What this task involves:
Return all lines of the records that contain the word "Bayesian".

Material for this task:
-=-=-=-=-
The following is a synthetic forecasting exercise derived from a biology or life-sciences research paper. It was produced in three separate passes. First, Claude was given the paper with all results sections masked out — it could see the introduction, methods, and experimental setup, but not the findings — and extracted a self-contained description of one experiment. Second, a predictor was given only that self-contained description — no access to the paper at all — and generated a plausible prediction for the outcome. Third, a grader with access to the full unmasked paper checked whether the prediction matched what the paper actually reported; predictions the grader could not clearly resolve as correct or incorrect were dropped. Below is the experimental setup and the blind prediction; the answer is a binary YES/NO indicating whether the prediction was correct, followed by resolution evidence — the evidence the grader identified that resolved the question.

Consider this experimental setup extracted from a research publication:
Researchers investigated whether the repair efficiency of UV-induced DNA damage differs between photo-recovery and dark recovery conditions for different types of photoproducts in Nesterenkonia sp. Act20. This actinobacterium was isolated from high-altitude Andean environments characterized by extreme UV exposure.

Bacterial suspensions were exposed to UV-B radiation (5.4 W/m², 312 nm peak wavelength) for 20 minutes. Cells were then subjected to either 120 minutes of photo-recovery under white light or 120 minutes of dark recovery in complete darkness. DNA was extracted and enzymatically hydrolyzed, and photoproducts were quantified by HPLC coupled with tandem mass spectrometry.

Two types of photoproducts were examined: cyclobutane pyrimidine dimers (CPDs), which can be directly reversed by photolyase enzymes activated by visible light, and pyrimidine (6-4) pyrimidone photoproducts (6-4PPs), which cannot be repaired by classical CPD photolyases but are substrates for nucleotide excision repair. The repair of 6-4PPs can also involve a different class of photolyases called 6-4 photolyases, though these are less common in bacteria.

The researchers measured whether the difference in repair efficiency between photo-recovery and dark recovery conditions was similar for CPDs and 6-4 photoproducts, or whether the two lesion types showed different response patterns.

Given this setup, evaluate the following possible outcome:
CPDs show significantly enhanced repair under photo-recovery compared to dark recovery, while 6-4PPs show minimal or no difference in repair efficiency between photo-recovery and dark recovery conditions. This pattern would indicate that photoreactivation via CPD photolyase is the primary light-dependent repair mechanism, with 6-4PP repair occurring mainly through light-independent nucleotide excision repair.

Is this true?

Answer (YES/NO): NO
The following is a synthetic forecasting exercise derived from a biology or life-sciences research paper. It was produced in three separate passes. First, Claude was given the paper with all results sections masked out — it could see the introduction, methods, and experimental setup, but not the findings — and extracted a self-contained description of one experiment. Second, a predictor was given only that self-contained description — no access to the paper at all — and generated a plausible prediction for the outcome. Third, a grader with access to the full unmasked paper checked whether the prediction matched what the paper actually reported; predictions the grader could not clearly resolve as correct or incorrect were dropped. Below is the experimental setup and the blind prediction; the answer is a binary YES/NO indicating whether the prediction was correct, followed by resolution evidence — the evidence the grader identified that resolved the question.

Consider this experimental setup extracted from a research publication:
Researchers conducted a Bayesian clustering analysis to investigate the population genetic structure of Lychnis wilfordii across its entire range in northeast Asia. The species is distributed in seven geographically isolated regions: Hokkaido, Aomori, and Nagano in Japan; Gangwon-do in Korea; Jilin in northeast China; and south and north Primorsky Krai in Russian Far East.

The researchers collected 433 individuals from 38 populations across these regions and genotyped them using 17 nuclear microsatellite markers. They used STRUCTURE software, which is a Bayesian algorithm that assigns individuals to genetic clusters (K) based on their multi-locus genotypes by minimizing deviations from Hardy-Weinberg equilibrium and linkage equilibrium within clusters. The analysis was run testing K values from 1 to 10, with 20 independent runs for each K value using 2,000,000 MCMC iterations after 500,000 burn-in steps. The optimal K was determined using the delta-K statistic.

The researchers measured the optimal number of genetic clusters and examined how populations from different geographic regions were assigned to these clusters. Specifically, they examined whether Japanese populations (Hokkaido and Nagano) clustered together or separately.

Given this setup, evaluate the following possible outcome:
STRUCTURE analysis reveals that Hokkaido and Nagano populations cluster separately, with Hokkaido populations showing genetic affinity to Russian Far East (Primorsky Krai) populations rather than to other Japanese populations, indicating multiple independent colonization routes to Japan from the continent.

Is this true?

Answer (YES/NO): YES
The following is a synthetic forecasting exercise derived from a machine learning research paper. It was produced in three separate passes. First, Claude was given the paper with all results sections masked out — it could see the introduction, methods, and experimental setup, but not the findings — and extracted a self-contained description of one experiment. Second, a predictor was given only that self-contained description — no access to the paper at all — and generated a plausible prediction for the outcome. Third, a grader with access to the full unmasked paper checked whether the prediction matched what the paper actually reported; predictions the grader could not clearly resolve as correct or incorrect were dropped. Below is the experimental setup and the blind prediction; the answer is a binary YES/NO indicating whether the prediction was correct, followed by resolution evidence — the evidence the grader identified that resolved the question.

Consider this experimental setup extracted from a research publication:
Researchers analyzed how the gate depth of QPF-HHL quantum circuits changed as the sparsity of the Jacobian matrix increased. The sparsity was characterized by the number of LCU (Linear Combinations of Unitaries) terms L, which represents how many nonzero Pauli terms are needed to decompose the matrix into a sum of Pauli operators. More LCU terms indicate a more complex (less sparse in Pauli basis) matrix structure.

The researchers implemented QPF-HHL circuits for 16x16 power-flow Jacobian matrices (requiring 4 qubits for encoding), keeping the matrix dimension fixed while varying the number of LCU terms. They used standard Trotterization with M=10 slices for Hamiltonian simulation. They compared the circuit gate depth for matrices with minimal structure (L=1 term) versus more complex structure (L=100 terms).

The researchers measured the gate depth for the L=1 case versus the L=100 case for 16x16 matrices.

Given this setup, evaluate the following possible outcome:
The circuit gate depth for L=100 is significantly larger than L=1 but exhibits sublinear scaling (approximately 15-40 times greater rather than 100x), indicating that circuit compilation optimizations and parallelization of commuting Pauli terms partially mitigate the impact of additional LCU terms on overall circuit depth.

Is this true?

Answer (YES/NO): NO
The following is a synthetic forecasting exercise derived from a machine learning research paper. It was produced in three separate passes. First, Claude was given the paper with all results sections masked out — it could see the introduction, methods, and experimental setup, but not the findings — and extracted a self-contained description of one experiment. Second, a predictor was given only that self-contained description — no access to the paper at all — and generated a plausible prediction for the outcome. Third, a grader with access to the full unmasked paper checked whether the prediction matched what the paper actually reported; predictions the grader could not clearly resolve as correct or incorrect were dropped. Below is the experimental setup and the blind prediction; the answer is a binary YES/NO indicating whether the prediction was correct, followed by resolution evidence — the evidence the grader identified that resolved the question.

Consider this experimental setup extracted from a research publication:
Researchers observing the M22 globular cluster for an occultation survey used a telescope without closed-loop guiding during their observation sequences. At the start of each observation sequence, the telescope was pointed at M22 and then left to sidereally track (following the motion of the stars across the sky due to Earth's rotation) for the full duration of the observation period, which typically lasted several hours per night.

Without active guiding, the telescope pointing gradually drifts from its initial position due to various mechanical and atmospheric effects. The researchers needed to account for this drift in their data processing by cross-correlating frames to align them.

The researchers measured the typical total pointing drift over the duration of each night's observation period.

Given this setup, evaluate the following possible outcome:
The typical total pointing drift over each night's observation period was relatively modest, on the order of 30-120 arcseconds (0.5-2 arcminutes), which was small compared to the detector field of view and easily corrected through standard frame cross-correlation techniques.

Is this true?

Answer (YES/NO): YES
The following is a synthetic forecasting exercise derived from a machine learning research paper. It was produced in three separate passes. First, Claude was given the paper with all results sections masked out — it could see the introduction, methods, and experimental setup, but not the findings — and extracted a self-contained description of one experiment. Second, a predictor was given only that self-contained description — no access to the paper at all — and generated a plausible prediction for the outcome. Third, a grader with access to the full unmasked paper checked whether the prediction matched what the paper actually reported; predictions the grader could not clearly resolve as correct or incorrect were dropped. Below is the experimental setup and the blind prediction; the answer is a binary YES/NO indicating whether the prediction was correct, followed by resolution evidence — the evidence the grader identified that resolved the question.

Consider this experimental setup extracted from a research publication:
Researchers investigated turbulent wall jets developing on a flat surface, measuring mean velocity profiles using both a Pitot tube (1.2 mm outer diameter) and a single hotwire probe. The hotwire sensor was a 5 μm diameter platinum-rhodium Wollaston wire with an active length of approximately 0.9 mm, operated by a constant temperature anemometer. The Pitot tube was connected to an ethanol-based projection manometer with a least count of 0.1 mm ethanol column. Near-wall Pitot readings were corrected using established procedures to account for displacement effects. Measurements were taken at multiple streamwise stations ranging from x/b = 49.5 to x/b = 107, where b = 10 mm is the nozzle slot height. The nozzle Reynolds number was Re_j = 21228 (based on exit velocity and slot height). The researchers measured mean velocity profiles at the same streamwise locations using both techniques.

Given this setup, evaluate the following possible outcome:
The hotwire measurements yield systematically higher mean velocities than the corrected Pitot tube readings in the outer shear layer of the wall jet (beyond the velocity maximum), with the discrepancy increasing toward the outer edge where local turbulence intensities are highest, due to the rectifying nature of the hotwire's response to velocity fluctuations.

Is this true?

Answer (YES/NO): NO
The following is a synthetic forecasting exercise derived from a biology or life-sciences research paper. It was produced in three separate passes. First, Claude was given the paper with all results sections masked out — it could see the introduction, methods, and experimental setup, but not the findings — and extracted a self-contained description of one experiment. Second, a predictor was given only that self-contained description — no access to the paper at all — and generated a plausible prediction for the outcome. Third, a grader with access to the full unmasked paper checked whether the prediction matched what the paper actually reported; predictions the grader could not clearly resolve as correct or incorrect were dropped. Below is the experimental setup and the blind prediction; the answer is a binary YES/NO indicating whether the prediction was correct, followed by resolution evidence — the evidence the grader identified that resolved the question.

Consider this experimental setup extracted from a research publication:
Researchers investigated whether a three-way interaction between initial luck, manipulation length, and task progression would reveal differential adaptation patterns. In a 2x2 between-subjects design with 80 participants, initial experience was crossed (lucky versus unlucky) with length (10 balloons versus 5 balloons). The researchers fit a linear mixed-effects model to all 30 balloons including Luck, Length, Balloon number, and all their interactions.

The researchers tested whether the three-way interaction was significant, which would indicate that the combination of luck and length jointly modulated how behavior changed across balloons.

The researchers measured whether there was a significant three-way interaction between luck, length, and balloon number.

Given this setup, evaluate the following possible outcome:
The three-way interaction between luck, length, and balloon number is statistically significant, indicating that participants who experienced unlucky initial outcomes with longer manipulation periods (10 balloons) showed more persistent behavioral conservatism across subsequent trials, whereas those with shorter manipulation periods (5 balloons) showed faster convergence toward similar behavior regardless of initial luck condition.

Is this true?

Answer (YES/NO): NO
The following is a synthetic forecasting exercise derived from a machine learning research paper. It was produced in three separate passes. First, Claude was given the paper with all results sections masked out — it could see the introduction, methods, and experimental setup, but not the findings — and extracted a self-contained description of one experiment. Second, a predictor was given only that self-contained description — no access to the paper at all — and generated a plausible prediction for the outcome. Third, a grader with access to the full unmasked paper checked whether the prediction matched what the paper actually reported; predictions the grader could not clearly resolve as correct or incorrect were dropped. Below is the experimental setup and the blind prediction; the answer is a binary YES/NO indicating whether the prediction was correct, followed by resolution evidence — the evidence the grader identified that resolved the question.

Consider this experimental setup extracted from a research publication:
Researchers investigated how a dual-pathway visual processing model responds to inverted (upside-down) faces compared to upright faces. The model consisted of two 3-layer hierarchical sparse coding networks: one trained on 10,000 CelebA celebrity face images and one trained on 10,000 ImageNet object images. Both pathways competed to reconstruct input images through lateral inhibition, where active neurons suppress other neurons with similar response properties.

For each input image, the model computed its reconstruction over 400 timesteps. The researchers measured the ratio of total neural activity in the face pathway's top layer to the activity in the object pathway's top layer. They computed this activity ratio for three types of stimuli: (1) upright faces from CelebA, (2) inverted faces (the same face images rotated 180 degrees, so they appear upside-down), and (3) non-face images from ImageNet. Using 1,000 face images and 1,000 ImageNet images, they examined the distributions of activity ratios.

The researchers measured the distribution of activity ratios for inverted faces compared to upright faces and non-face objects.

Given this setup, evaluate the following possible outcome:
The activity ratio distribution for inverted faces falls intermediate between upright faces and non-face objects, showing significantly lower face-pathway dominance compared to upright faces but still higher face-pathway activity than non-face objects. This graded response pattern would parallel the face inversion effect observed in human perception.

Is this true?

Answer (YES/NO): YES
-=-=-=-=-
The completed task:
Researchers conducted a Bayesian clustering analysis to investigate the population genetic structure of Lychnis wilfordii across its entire range in northeast Asia. The species is distributed in seven geographically isolated regions: Hokkaido, Aomori, and Nagano in Japan; Gangwon-do in Korea; Jilin in northeast China; and south and north Primorsky Krai in Russian Far East.
The researchers collected 433 individuals from 38 populations across these regions and genotyped them using 17 nuclear microsatellite markers. They used STRUCTURE software, which is a Bayesian algorithm that assigns individuals to genetic clusters (K) based on their multi-locus genotypes by minimizing deviations from Hardy-Weinberg equilibrium and linkage equilibrium within clusters. The analysis was run testing K values from 1 to 10, with 20 independent runs for each K value using 2,000,000 MCMC iterations after 500,000 burn-in steps. The optimal K was determined using the delta-K statistic.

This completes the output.